On Aug 16, 2006, at 3:51 PM, Tom Lane wrote:
>> /* Select all sheep who's most recent transfer was into the
>> subject flock */
>> SELECT DISTINCT f1.regn_no, f1.transfer_date as date_in
>> FROM SHEEP_FLOCK f1 JOIN
>> /* The last transfer date for each sheep */
>> (SELECT f.regn_no, MAX(f.transfer_date) as last_xfer_date
>> FROM SHEEP_FLOCK f
>> GROUP BY f.regn_no) f2
>> ON f1.regn_no = f2.regn_no
>> WHERE f1.flock_no = '1359'
>> AND f1.transfer_date = f2.last_xfer_date
>
> This seems pretty closely related to this recent thread:
> http://archives.postgresql.org/pgsql-performance/2006-08/msg00220.php
> in which the OP is doing a very similar kind of query in almost
> exactly
> the same way.
>
> I can't help thinking that there's probably a better way to phrase
> this
> type of query in SQL, though it's not jumping out at me what that is.

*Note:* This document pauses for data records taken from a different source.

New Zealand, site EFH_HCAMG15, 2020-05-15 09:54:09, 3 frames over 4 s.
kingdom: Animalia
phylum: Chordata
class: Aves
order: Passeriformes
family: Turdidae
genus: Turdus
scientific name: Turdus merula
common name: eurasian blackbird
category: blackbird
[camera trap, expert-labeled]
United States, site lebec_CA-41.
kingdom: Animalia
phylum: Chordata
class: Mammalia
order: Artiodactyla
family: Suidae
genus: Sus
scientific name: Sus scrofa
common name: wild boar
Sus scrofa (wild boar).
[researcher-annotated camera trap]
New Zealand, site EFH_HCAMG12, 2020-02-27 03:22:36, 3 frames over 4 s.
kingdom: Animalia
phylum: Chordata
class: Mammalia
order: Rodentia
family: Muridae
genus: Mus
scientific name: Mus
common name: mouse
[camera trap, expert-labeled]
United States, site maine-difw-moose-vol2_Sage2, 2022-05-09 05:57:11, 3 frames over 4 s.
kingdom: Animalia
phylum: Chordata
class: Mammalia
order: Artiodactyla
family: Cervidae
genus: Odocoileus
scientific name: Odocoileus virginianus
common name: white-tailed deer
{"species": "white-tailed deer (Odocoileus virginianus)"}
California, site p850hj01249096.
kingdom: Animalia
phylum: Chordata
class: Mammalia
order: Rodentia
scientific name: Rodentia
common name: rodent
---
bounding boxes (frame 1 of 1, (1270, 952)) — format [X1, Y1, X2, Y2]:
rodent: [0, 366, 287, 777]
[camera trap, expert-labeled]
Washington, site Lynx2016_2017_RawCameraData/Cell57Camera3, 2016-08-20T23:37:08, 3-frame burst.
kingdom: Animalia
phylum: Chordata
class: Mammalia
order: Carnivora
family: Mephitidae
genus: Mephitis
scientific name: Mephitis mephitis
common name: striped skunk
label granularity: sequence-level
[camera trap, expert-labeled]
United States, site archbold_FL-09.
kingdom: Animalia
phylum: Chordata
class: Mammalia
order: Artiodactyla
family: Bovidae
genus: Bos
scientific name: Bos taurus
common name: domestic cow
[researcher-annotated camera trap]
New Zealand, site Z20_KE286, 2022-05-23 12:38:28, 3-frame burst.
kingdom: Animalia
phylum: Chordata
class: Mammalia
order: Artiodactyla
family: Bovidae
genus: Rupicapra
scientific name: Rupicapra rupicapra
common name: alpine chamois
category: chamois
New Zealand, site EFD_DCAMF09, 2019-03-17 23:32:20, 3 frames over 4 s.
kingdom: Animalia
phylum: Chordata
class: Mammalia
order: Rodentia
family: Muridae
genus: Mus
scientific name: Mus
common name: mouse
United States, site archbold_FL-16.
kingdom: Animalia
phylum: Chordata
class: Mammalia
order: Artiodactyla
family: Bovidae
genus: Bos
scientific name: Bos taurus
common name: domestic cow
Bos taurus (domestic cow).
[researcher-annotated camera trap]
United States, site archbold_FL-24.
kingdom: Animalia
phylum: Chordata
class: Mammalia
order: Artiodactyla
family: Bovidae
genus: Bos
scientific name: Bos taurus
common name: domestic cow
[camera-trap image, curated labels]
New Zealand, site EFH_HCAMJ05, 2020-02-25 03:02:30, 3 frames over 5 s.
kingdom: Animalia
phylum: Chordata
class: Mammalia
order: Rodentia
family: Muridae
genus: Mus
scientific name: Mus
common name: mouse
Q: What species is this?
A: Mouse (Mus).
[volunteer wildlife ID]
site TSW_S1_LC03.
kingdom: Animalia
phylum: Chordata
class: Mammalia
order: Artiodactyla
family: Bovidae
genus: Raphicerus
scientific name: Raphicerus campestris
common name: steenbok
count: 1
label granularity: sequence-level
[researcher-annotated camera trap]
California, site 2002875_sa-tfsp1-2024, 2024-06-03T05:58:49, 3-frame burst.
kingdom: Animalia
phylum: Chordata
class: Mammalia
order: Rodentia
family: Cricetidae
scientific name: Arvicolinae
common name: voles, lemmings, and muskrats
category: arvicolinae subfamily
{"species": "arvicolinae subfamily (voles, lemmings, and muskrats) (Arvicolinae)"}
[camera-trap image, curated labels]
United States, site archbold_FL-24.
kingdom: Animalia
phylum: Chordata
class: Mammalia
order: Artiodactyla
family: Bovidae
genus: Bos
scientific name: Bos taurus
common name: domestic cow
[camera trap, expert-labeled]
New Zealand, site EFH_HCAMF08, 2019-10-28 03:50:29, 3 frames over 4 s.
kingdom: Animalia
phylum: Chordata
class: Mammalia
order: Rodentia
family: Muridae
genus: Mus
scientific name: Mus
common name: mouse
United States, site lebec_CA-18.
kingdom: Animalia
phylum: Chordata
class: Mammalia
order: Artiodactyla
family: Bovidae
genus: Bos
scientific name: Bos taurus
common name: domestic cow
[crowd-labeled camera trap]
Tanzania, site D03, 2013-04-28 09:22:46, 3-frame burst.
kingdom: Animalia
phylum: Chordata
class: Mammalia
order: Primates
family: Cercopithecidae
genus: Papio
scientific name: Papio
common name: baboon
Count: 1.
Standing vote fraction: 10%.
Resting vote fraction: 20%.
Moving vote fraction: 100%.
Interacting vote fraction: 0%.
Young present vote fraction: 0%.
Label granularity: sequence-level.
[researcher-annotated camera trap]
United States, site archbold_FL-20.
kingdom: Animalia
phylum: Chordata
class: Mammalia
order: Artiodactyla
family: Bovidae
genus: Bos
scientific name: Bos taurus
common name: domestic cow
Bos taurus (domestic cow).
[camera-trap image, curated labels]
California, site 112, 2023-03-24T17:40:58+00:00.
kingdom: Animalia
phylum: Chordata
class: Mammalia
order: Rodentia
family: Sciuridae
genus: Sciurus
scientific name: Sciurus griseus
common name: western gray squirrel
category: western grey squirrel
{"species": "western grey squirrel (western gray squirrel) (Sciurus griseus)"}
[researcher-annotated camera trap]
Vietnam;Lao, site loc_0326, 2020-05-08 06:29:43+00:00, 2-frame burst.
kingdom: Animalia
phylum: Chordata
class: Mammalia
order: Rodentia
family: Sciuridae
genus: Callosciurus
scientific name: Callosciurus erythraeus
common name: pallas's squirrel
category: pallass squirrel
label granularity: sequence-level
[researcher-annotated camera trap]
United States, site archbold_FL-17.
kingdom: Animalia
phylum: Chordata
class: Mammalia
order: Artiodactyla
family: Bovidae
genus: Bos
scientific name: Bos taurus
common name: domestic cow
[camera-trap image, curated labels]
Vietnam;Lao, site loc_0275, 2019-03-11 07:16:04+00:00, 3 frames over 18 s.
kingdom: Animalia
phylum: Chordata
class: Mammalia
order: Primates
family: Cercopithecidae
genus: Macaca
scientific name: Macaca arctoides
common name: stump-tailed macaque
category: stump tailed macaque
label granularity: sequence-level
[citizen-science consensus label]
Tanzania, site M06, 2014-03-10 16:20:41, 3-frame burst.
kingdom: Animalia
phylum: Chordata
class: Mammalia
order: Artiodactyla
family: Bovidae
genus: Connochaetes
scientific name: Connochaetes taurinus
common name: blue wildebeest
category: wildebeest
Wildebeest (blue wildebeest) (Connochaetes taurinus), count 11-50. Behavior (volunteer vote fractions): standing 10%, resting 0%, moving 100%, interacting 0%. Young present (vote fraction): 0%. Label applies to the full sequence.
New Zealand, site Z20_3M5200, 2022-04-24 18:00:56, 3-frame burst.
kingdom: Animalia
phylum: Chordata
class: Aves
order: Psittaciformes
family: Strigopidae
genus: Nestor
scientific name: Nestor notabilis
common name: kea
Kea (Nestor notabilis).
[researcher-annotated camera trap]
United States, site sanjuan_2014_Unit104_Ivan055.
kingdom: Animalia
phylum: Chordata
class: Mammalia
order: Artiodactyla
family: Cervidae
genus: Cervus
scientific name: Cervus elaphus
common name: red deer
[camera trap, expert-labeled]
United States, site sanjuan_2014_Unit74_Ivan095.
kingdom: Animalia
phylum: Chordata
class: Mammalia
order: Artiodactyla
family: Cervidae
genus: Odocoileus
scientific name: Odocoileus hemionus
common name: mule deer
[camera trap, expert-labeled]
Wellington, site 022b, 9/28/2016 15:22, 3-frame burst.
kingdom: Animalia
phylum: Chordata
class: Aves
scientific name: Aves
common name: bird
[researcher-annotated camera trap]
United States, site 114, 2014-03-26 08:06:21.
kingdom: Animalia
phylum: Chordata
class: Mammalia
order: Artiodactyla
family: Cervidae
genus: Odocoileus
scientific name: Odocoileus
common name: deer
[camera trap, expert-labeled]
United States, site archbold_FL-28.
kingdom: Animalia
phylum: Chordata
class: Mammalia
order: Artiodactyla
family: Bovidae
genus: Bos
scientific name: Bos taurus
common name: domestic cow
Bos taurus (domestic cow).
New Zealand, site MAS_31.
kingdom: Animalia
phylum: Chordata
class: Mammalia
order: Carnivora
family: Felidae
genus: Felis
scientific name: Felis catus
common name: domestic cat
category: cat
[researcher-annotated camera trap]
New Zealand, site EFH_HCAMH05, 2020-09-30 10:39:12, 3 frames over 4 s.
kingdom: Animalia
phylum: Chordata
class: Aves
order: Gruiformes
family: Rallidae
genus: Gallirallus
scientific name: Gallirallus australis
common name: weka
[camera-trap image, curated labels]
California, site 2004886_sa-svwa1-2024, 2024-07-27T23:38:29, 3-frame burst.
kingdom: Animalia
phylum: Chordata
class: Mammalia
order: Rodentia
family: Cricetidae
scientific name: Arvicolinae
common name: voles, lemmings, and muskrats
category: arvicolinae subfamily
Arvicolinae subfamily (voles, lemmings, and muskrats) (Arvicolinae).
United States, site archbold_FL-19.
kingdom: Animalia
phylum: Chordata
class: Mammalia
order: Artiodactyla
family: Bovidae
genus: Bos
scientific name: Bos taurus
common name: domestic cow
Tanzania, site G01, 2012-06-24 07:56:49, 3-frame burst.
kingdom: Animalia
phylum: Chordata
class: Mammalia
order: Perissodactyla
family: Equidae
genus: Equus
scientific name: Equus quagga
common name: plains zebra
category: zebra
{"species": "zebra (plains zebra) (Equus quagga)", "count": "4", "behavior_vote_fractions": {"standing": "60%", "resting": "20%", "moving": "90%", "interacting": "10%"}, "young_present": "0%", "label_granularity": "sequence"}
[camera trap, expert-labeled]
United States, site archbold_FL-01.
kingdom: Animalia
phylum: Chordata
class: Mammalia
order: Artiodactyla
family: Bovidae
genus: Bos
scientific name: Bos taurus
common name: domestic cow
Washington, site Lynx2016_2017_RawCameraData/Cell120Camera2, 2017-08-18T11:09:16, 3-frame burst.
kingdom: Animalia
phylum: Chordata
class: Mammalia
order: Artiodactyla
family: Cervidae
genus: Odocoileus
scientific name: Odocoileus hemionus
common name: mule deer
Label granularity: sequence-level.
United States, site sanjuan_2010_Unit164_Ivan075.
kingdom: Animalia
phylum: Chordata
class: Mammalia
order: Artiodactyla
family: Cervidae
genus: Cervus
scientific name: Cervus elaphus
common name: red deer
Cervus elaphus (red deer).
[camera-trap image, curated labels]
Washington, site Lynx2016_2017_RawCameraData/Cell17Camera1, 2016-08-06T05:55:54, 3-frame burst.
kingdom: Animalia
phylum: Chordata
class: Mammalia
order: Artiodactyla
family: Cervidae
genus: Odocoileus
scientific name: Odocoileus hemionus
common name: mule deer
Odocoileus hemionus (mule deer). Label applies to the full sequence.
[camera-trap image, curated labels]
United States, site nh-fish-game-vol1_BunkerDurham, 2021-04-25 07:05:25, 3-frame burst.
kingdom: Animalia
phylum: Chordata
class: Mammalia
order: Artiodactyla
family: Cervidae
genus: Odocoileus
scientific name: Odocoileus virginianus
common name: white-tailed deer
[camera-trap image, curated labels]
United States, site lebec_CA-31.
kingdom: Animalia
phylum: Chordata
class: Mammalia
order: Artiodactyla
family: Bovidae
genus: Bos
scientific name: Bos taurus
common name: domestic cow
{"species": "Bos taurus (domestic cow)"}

I don't know about better, but I tend to phrase these in a quite
different way that's (hopefully) equivalent:
select latest.regn_no,
latest.transfer_date as date_in
from sheep_flock latest
where not exists (
select 'x'
from sheep_flock even_later
where latest.regn_no = even_later.regn_no
and latest.transfer_date < even_later.transfer_date)
and latest.flock_no = '1359'
There's no MAX() or DISTINCT here, so maybe this is easier to optimize?
--
Scott Lamb <http://www.slamb.org/>